The researchers say this robot touch technology could be used in human prostheses or to assist companies who employ experts to assess the feel of consumer products and even human skin. Loeb and Fishel are partners in SynTouch LLC, which develops and manufactures tactile sensors for mechatronic systems that mimic the human hand. Founded in 2008 by researchers from USC’s Medical Device Development Facility, the start-up is now selling their BioTac sensors to other researchers and manufacturers of industrial robots and prosthetic hands.
Bayesian exploration for intelligent identification of textures
Jeremy A. Fishel, Gerald E. Loeb, Bayesian Exploration for Intelligent Identification of Textures, Frontiers in Neurorobotics, 2012, DOI: 10.3389/fnbot.2012.00004 (open access)

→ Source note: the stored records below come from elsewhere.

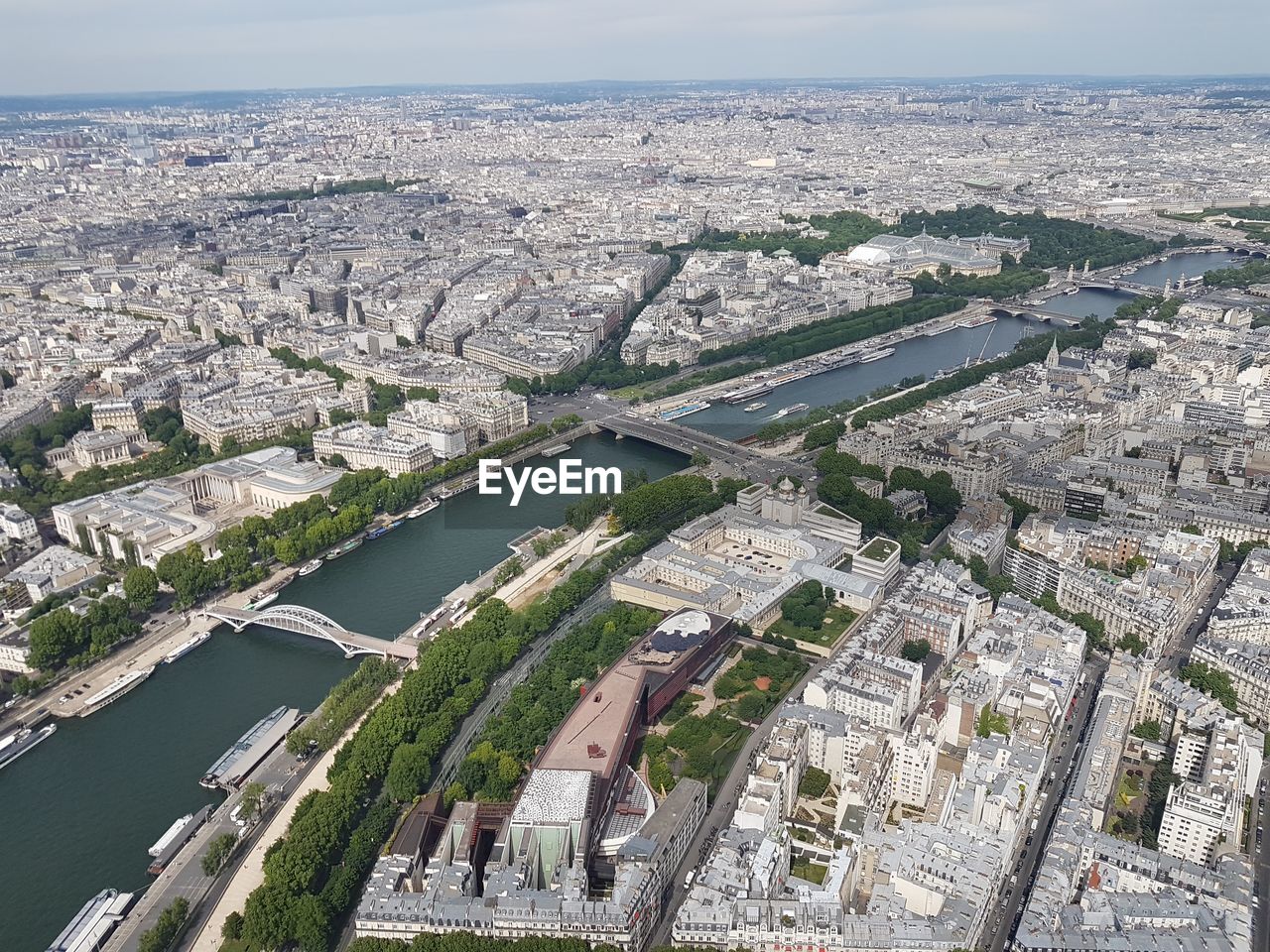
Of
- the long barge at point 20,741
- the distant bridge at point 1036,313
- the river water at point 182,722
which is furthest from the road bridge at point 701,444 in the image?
the distant bridge at point 1036,313

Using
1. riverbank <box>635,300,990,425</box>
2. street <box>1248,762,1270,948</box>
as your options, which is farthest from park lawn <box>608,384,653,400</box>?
street <box>1248,762,1270,948</box>

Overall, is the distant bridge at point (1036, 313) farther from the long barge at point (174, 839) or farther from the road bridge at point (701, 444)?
the long barge at point (174, 839)

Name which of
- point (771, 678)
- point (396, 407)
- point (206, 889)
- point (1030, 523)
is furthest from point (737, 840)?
point (396, 407)

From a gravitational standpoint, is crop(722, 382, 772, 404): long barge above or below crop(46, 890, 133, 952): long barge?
above

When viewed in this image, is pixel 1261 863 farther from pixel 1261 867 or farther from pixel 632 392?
pixel 632 392

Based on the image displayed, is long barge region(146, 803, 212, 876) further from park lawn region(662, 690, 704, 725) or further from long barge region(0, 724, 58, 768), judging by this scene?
park lawn region(662, 690, 704, 725)

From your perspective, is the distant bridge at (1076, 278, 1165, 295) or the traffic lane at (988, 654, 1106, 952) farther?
the distant bridge at (1076, 278, 1165, 295)

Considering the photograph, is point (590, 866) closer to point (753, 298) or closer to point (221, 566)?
point (221, 566)
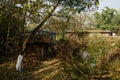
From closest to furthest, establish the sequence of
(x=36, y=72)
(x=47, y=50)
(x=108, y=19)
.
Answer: (x=36, y=72)
(x=47, y=50)
(x=108, y=19)

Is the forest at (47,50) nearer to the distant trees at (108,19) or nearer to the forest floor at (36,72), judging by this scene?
the forest floor at (36,72)

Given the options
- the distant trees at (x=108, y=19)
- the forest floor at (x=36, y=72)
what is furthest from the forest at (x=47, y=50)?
the distant trees at (x=108, y=19)

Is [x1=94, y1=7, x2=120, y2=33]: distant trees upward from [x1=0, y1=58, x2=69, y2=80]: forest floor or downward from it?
upward

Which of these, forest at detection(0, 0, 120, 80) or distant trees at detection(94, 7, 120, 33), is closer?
forest at detection(0, 0, 120, 80)

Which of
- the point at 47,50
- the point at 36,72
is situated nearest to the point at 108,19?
the point at 47,50

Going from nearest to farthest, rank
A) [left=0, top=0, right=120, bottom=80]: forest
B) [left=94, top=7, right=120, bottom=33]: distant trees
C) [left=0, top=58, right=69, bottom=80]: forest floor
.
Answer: [left=0, top=0, right=120, bottom=80]: forest, [left=0, top=58, right=69, bottom=80]: forest floor, [left=94, top=7, right=120, bottom=33]: distant trees

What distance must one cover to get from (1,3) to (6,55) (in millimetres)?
3728

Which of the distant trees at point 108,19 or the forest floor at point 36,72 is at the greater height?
the distant trees at point 108,19

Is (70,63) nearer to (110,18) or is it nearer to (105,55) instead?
(105,55)

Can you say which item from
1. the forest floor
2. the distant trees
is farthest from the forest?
the distant trees

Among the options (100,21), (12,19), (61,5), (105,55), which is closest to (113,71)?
(105,55)

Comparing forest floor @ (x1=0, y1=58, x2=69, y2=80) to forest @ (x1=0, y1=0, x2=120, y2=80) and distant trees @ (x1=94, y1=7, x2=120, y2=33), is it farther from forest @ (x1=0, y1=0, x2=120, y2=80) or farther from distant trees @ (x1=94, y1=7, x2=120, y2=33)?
distant trees @ (x1=94, y1=7, x2=120, y2=33)

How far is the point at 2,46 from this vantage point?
50.8 feet

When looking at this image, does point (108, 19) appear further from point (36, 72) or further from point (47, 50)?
point (36, 72)
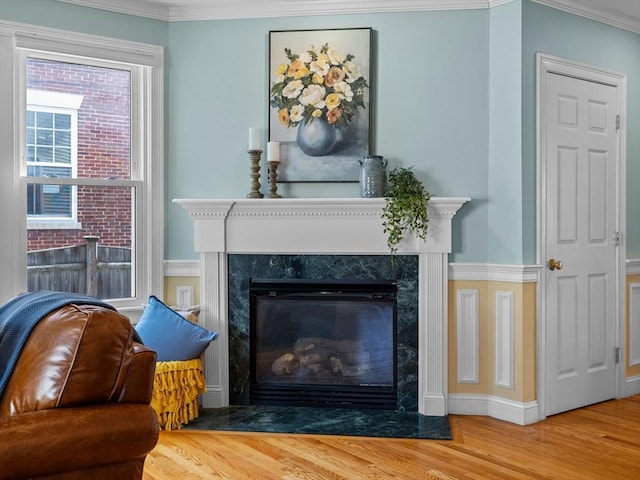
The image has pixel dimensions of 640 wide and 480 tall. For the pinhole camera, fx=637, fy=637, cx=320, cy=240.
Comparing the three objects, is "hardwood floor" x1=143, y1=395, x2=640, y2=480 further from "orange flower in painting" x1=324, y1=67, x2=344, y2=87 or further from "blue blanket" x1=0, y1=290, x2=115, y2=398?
"orange flower in painting" x1=324, y1=67, x2=344, y2=87

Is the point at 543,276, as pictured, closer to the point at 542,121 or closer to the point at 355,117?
the point at 542,121

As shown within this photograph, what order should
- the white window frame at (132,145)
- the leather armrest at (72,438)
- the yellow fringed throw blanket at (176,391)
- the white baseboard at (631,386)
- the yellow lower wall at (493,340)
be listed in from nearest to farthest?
the leather armrest at (72,438) < the yellow fringed throw blanket at (176,391) < the white window frame at (132,145) < the yellow lower wall at (493,340) < the white baseboard at (631,386)

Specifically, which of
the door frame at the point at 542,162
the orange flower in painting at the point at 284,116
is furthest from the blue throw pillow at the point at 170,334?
the door frame at the point at 542,162

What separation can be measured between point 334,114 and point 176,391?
6.07 ft

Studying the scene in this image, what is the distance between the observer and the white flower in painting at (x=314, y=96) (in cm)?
387

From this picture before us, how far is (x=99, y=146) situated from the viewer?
3891mm

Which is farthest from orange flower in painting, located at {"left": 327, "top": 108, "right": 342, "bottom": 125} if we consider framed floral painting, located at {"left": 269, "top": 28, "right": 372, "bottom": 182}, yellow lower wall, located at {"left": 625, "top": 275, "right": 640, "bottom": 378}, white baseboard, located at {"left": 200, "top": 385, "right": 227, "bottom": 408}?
yellow lower wall, located at {"left": 625, "top": 275, "right": 640, "bottom": 378}

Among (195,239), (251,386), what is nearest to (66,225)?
(195,239)

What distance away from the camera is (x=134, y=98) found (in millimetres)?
3975

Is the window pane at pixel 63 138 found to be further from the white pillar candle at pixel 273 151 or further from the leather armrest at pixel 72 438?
the leather armrest at pixel 72 438

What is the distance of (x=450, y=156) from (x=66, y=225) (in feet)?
7.64

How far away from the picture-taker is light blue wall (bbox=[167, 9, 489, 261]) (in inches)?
150

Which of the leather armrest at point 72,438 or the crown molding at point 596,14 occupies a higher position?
the crown molding at point 596,14

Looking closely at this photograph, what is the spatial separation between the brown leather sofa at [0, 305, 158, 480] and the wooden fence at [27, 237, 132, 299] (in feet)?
6.78
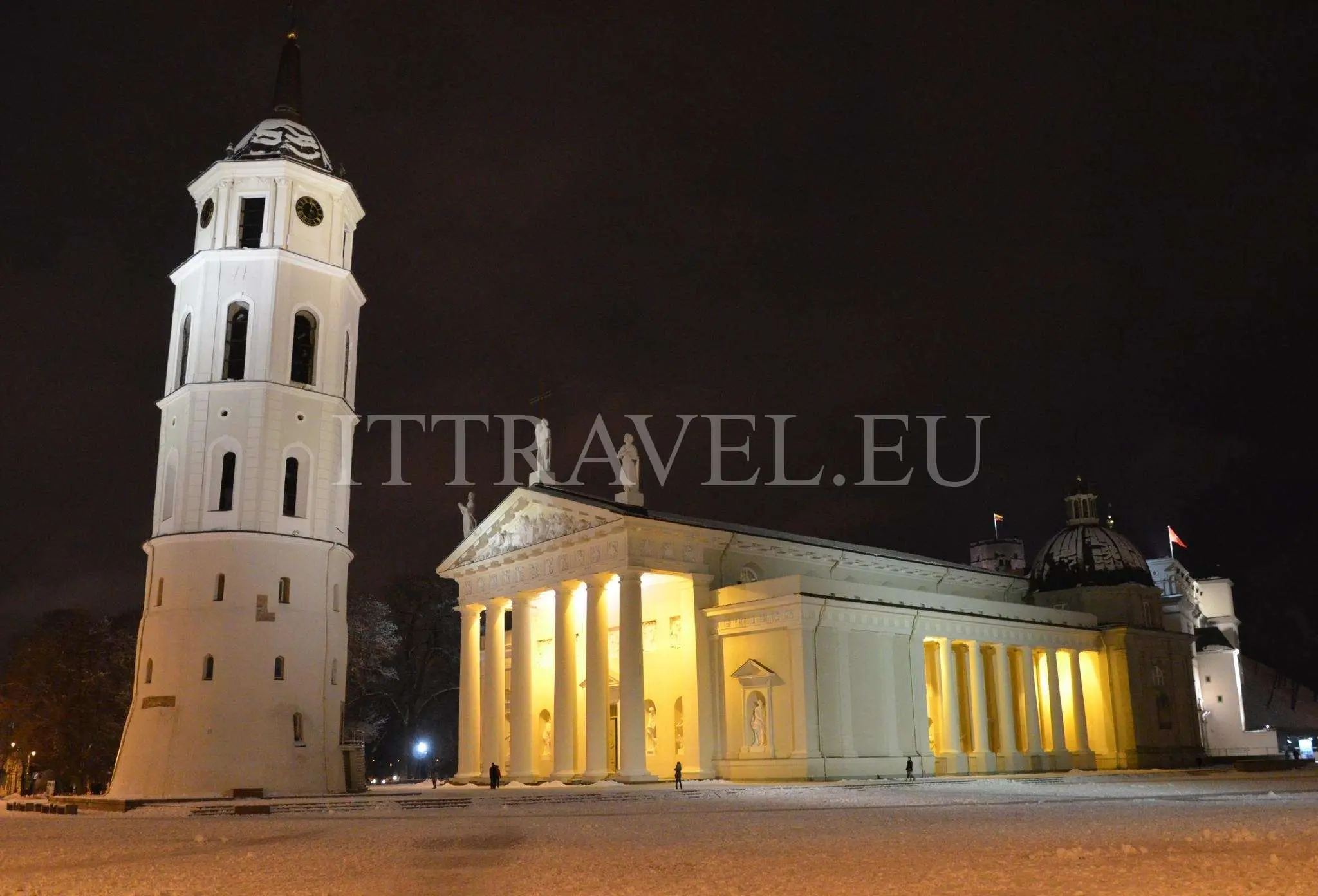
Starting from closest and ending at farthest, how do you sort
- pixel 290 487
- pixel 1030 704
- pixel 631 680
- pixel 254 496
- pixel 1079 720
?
pixel 254 496 → pixel 631 680 → pixel 290 487 → pixel 1030 704 → pixel 1079 720

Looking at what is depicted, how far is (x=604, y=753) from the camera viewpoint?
40562 mm

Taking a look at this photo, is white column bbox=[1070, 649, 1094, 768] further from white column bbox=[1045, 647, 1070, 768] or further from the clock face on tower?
the clock face on tower

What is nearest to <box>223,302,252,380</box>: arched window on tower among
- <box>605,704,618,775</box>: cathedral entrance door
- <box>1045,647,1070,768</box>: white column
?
<box>605,704,618,775</box>: cathedral entrance door

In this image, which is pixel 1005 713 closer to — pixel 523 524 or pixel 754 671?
pixel 754 671

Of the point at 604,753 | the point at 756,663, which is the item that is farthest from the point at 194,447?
the point at 756,663

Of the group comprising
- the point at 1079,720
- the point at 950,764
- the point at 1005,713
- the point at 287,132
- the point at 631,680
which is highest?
the point at 287,132

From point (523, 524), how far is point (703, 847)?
3233 centimetres

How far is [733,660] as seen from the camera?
1686 inches

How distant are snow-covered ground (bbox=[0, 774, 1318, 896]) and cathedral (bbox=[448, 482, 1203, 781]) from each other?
11.6 m

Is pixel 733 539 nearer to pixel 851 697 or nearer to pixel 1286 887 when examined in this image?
pixel 851 697

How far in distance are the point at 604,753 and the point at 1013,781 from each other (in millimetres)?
14930

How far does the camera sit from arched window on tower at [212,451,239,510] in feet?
130

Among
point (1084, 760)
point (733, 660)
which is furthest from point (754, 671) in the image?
point (1084, 760)

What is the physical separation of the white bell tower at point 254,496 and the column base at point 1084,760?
1415 inches
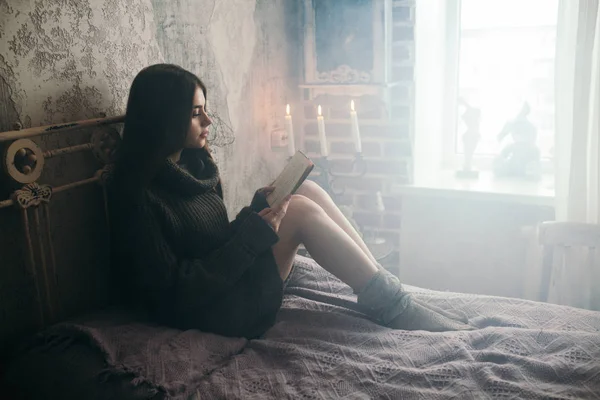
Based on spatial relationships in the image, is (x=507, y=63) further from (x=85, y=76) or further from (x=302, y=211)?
(x=85, y=76)

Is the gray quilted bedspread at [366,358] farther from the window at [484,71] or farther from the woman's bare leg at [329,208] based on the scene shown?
the window at [484,71]

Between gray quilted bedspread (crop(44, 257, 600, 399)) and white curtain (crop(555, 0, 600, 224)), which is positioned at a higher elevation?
white curtain (crop(555, 0, 600, 224))

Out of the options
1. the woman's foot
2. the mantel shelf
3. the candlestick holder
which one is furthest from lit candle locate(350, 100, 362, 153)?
the woman's foot

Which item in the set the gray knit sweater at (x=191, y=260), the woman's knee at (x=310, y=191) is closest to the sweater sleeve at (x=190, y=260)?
the gray knit sweater at (x=191, y=260)

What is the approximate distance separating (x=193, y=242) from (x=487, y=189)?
137 centimetres

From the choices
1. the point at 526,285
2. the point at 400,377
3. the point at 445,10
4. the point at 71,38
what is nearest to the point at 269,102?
the point at 445,10

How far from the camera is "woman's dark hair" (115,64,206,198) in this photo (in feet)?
5.08

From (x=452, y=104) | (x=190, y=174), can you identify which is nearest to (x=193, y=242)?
(x=190, y=174)

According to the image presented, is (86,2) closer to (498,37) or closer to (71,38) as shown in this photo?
(71,38)

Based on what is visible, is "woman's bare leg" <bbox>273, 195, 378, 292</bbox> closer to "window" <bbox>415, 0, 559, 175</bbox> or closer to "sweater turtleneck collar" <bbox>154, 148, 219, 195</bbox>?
"sweater turtleneck collar" <bbox>154, 148, 219, 195</bbox>

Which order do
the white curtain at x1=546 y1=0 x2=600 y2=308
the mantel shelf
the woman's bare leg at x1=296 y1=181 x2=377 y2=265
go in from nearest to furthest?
the woman's bare leg at x1=296 y1=181 x2=377 y2=265 → the white curtain at x1=546 y1=0 x2=600 y2=308 → the mantel shelf

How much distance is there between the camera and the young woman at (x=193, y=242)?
1515 mm

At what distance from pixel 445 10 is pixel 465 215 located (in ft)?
3.00

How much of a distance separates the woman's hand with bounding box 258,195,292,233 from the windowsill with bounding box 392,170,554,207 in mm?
1051
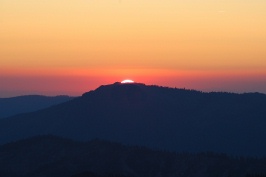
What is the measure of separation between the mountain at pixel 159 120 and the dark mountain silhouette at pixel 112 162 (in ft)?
101

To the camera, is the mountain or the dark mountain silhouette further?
the mountain

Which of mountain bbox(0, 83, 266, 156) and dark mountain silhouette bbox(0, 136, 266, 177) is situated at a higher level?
mountain bbox(0, 83, 266, 156)

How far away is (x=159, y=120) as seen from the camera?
120500mm

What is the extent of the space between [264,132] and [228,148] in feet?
26.3

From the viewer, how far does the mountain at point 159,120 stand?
364 ft

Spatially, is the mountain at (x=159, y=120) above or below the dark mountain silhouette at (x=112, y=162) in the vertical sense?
above

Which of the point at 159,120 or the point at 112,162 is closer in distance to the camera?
the point at 112,162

“In order to endow robots with human-like abilities to characterize and identify objects, they must be provided with tactile sensors and intelligent algorithms to select, control, and interpret data from useful exploratory movements. Humans make informed decisions on the sequence of exploratory movements that would yield the most information for the task, depending on what the object may be and prior knowledge of what to expect from possible exploratory movements. This study is focused on texture discrimination, a subset of a much larger group of exploratory movements and percepts that humans use to discriminate, characterize, and identify objects. Using a testbed equipped with a biologically inspired tactile sensor (the BioTac), we produced sliding movements similar to those that humans make when exploring textures. Measurement of tactile vibrations and reaction forces when exploring textures were used to extract measures of textural properties inspired from psychophysical literature (traction, roughness, and fineness). Different combinations of normal force and velocity were identified to be useful for each of these three properties. A total of 117 textures were explored with these three movements to create a database of prior experience to use for identifying these same textures in future encounters. When exploring a texture, the discrimination algorithm adaptively selects the optimal movement to make and property to measure based on previous experience to differentiate the texture from a set of plausible candidates, a process we call Bayesian exploration. Performance of 99.6% in correctly discriminating pairs of similar textures was found to exceed human capabilities. Absolute classification from the entire set of 117 textures generally required a small number of well-chosen exploratory movements (median = 5) and yielded a 95.4% success rate. The method of Bayesian exploration developed and tested in this paper may generalize well to other cognitive problems.”